Ce fil rouge du cinéma est renforcé par les chanteurs presque à leur corps défendant. Outre un jeu expressionniste qui trahit un manque de direction d’acteur, c’est surtout le format vocal du couple principal qui pose problème. Barbara Haveman, appelée en remplacement de Eva-Maria Westbroek souffrante, fait ce qu’elle peut avec des moyens insuffisants pour défendre pleinement le rôle. Elle est noyée dans le medium et atteint les aigus qui parsèment le rôle sans tenir les valeurs des notes. La prestation manque d’impact et de lyrisme, notamment dans la scène finale où le chef maintient le chœur et l’orchestre en sourdine pour lui permettre de passer la rampe. Son Dick Johnson est plus sonore et c’est bien là le problème. Le chant de Roberto Aronica est fruste, le timbre nasal. De plus, un habile jonglage entre les versions de l’oeuvre lui permet d’escamoter certaines difficultés, notamment lorsqu’au deuxième acte « una parola sola » est raccourci de ses dernières mesures. Claudio Sgura confirme en revanche, dans la suite des représentations de Paris, qu’il est un Jack Rance convaincant. Si le timbre manque de noirceur, il met à profit sa couleur claire pour dépeindre un personnage veule. Dans le cortège des mineurs, le Sonora d’Alessandro Luongo, et le Wallace de Davide Fersini tirent leur épingle du jeu quand Carlo Bosi (Nick un peu acide) et Gabriele Sagona (Ashby en manque de projection) rejoignent le niveau de chant assez faible de la soirée. L’effet de groupe fonctionne bien secondé par un chœur au style léché.

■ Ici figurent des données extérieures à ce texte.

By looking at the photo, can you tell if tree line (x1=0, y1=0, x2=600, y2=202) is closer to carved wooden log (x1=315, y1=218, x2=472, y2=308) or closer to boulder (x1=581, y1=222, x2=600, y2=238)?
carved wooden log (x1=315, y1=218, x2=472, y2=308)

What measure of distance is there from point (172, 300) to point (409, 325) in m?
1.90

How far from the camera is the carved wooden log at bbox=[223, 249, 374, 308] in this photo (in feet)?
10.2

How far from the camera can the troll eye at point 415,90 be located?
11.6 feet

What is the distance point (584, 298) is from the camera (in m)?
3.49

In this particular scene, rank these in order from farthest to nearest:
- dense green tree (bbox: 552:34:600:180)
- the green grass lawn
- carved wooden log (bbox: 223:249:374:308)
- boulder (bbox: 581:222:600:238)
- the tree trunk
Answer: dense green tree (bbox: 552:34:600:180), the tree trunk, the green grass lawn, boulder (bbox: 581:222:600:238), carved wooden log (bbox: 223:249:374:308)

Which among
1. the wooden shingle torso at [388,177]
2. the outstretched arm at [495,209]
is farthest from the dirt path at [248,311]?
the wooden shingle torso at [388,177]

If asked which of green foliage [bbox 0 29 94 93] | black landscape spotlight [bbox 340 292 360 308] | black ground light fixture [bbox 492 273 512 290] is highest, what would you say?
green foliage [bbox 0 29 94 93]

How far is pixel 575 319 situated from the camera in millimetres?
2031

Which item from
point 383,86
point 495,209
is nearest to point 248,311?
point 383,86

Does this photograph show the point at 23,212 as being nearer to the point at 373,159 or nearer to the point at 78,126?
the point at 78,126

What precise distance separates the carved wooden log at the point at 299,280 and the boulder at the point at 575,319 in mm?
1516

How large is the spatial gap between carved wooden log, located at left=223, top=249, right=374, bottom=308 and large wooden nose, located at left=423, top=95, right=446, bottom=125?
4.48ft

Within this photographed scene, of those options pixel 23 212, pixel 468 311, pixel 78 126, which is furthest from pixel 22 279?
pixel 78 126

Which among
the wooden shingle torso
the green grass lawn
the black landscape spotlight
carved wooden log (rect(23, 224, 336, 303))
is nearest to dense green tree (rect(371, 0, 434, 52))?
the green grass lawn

Ce qu’il manque de lyrisme sur scène, la fosse le compense par des violons soyeux, des flutes et clarinettes douces, et deux harpes bien mises en avant. La tension et l’impact que les chanteurs ne peuvent transmettre, Riccardo Chailly la construit patiemment à l’aide des percussions, violoncelles et contrebasses dont les attaques sont d’une précision redoutable. Aussi la soirée, qui aurait pu être longuette, est sauvée par cette direction d’orfèvre.